For those allocating 11-15% of assets, there was a 13 percentage point increase.
The consultancy's managing director and head of the investment advisory department Olivier Cassin said the shift would occur as investors looked to portfolios to "work harder" while reducing risk.
"In essence," he added, "the debate between traditional index-based solutions within core portfolios versus active management is now out of date, with greater diversification of strategies not simply the preserve of active management.
"In combination with the well-documented wider choice of alternative strategies, there is a greater appetite for institutional investors to seek advisory services as they reduce their reliance on more traditional investment approaches."
The survey also showed that - in line with a diversification away from fixed income, cash holdings and equity - real estate and particularly infrastructure would gain favour.

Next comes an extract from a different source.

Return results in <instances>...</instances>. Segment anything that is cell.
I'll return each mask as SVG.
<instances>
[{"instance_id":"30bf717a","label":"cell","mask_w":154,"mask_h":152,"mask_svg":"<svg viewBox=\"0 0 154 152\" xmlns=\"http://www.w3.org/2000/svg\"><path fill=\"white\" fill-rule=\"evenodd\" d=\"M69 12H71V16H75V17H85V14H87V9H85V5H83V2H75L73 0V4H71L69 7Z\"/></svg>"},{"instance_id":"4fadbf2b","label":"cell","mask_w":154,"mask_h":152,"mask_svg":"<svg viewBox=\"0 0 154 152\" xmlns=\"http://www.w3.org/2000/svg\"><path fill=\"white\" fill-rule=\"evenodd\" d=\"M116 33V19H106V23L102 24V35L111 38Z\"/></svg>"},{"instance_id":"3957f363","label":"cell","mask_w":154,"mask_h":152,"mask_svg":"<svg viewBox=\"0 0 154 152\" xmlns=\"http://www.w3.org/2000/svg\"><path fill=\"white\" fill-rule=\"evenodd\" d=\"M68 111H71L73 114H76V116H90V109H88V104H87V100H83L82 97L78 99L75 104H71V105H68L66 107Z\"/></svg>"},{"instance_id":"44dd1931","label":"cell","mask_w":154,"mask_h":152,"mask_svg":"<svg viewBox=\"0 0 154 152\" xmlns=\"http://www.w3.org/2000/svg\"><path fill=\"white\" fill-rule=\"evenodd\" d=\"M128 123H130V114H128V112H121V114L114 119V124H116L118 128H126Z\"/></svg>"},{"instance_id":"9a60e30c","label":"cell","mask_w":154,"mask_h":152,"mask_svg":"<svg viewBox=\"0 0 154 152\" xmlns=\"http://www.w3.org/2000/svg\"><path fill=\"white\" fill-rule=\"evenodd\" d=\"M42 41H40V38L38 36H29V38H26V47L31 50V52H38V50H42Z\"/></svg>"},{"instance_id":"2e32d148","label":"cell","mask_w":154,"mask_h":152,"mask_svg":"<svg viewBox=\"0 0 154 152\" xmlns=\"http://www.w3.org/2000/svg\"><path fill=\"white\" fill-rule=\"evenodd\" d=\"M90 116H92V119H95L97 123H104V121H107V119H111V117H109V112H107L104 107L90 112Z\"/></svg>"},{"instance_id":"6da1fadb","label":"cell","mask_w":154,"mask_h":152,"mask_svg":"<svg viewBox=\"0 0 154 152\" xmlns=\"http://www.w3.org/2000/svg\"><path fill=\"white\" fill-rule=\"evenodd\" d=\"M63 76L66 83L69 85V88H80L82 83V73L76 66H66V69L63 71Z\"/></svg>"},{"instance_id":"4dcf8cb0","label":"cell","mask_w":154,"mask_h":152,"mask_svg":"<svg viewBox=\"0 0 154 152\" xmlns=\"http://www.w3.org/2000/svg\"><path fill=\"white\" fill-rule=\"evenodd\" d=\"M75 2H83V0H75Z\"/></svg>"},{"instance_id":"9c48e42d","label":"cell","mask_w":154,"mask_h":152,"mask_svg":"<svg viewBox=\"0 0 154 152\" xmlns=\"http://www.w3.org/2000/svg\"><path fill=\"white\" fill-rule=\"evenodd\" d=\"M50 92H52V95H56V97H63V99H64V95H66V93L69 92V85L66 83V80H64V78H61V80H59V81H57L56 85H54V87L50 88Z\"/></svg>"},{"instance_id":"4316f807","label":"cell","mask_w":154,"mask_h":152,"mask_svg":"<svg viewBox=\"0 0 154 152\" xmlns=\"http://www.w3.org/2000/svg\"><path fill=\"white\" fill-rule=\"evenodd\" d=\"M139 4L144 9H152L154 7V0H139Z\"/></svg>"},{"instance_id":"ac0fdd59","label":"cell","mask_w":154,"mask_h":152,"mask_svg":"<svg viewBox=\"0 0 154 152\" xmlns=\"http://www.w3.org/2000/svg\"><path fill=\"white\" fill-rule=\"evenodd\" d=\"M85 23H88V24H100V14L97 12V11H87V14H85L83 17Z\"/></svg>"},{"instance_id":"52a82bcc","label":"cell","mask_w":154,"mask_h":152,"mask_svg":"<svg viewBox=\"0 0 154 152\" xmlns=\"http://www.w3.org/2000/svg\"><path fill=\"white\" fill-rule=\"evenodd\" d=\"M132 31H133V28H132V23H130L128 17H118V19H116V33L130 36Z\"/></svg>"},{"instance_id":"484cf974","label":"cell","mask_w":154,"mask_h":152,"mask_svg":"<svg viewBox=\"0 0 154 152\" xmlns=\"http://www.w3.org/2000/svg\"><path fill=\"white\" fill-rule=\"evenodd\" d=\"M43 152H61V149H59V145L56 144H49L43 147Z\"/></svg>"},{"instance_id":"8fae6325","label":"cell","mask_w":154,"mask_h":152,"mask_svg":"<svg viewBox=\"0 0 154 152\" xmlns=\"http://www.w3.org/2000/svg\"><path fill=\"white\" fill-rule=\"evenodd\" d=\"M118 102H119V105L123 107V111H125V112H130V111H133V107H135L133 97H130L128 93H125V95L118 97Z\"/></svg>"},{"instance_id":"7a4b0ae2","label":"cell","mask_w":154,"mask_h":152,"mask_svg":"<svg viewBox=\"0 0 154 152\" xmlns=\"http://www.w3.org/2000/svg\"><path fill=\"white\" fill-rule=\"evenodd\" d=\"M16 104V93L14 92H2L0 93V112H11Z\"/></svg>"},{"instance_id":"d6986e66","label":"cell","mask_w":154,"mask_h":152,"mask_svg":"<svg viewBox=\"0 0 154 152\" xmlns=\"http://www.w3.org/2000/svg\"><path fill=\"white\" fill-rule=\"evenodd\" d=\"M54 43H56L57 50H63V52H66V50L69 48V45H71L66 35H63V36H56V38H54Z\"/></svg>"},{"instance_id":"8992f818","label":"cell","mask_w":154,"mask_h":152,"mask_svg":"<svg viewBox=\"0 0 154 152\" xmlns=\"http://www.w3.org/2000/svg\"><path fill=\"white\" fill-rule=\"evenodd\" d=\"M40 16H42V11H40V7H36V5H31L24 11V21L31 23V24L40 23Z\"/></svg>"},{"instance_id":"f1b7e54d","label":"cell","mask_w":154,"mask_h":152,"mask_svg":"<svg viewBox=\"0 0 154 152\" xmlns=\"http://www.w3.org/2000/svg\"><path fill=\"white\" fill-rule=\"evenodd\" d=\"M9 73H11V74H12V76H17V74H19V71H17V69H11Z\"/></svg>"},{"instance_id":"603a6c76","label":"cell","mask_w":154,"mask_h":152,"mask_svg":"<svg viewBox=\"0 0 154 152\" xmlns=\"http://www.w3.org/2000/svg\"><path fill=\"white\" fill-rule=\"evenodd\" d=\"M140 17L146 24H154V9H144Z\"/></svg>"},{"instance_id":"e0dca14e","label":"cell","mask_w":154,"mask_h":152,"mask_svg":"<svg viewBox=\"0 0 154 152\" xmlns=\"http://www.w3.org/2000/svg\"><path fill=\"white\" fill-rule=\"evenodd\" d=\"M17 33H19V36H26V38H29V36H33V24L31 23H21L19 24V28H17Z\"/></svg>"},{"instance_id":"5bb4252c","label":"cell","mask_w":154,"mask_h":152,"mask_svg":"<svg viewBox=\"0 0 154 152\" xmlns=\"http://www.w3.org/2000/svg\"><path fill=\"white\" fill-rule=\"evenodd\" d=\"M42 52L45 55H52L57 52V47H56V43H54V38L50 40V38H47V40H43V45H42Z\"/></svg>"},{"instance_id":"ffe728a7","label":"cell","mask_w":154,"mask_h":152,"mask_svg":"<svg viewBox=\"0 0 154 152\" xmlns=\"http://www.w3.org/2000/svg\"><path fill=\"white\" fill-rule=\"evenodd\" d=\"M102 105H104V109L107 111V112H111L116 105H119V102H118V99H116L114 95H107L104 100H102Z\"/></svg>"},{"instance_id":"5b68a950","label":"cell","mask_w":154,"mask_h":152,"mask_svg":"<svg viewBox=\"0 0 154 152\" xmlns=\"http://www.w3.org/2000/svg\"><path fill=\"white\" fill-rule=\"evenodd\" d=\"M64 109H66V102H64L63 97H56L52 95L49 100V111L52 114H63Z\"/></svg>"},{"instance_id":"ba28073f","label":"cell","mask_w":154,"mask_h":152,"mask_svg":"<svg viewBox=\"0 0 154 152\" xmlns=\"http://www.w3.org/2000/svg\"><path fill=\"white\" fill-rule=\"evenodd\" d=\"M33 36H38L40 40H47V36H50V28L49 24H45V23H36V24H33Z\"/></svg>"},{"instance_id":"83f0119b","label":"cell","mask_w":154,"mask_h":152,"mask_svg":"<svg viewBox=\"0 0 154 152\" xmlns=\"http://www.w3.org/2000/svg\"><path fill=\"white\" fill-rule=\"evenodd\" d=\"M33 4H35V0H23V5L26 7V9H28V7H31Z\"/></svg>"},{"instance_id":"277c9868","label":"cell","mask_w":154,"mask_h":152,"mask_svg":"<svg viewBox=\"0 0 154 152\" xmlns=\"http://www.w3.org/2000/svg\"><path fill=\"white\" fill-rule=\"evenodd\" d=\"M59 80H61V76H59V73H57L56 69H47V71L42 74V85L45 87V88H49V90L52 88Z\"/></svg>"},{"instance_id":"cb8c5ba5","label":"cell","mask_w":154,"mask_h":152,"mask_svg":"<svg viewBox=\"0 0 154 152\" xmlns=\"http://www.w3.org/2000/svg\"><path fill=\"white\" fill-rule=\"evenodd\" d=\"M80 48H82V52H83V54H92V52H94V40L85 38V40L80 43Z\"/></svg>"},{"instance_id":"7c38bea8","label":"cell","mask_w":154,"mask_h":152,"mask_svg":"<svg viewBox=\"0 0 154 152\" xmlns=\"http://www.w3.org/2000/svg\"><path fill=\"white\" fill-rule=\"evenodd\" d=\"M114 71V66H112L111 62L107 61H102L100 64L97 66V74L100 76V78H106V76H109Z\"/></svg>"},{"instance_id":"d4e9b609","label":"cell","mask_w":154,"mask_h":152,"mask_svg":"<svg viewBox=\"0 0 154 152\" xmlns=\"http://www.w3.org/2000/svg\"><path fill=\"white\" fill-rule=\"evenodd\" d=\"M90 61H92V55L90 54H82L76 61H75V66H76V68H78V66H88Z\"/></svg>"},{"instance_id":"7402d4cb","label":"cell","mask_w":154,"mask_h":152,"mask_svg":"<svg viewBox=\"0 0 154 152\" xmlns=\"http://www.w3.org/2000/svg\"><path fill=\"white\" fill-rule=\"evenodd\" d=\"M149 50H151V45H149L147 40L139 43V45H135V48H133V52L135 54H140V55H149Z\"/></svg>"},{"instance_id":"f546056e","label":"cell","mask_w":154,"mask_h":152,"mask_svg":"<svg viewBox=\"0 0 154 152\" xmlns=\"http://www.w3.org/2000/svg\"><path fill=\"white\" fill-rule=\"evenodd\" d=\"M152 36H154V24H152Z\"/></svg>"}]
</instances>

Tying for most interest, the two real assets were likely to see investments from 36% of pension funds over the next three years, bfinance said, with absolute return strategies coming third, as one-quarter of respondents declared an interest in increasing exposure over the same period.
Only 13% of respondents expected they would be able to return more than 7% in 2012, with around one-quarter predicting their investment income would fall below 5% over the next 12 months.
Additionally, one-fifth of schemes predicted this year's annual return target would fail to satisfy their long-term investment target, with only 15% expecting they would be able to meet such an objective.